Mine is probably cheating a little, i coached a player in a Rep. side, then played him in an U21s game last year. Id actually never seen him get out this way, but i had this feeling, so i put in a second gully, very next ball edge straight to him...and he dropped it! Didnt have to move, just a regulation catch but it went in and straight out. Needless to say i was pretty dirty but it didnt hurt too much

speaking of trusting hunches i have a question... what is an effective method for reading bowler deliveries.. i know top release will be fuller one, lower will be short, but what about reading grips? body positioning? if anyone has any effective methods, please share.

I totally believe in "a Hunch", if only I would listen to it more often. When I used to captain at school cricket there are numerous moments where I've made a field change of my own bowling and the very next ball...BINGO!

There is one particular one where I move our point fielder literally 4 and a half, I was insistent on that half a step and the very next ball straight in the bread basket.
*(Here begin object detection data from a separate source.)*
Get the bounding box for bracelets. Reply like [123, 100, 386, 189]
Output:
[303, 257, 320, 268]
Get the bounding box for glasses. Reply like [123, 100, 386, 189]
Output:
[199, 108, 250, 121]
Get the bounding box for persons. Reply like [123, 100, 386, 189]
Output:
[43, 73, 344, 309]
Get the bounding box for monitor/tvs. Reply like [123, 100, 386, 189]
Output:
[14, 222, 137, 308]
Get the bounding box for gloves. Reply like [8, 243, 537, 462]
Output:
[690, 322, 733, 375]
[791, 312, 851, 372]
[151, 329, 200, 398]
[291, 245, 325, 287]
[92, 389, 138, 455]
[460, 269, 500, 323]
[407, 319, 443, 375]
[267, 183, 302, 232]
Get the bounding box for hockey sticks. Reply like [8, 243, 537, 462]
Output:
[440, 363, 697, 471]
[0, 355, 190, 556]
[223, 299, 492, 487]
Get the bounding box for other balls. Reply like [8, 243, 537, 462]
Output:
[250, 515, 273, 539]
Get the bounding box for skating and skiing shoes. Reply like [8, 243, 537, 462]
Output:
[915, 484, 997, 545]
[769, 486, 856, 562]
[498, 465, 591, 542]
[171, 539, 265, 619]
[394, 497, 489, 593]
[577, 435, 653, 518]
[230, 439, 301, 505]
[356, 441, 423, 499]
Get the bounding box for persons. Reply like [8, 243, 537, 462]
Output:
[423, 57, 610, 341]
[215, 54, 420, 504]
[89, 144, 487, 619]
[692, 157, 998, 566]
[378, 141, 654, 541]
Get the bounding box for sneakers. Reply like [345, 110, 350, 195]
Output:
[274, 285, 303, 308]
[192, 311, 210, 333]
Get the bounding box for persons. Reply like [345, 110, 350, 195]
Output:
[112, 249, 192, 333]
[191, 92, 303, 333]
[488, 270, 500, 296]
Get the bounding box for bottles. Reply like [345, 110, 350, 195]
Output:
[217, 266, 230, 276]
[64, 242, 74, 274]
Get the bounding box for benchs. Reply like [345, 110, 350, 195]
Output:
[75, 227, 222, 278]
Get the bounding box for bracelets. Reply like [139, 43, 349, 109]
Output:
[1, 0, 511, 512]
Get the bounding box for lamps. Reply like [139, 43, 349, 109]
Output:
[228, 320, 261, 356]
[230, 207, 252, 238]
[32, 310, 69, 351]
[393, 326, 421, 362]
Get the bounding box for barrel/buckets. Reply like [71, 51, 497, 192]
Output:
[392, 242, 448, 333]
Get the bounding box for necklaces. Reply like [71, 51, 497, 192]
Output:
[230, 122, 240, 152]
Even now as a 21 year old cricketer I get hunches about what's going to happen and more often than not you are correct, not always!

With regards to batting I just put myself in the bowlers mind and take it from there, but I make sure I don't premeditate any shots - that's dangerous, be prepared to be wrong! (If that makes sense).

Tips as a batsman, while your at the crease, play a few "air/shadow" shots to a length ball, full ball, short - as if to say "you bowl here I will hit you there" gets the mind focused and the feel moving!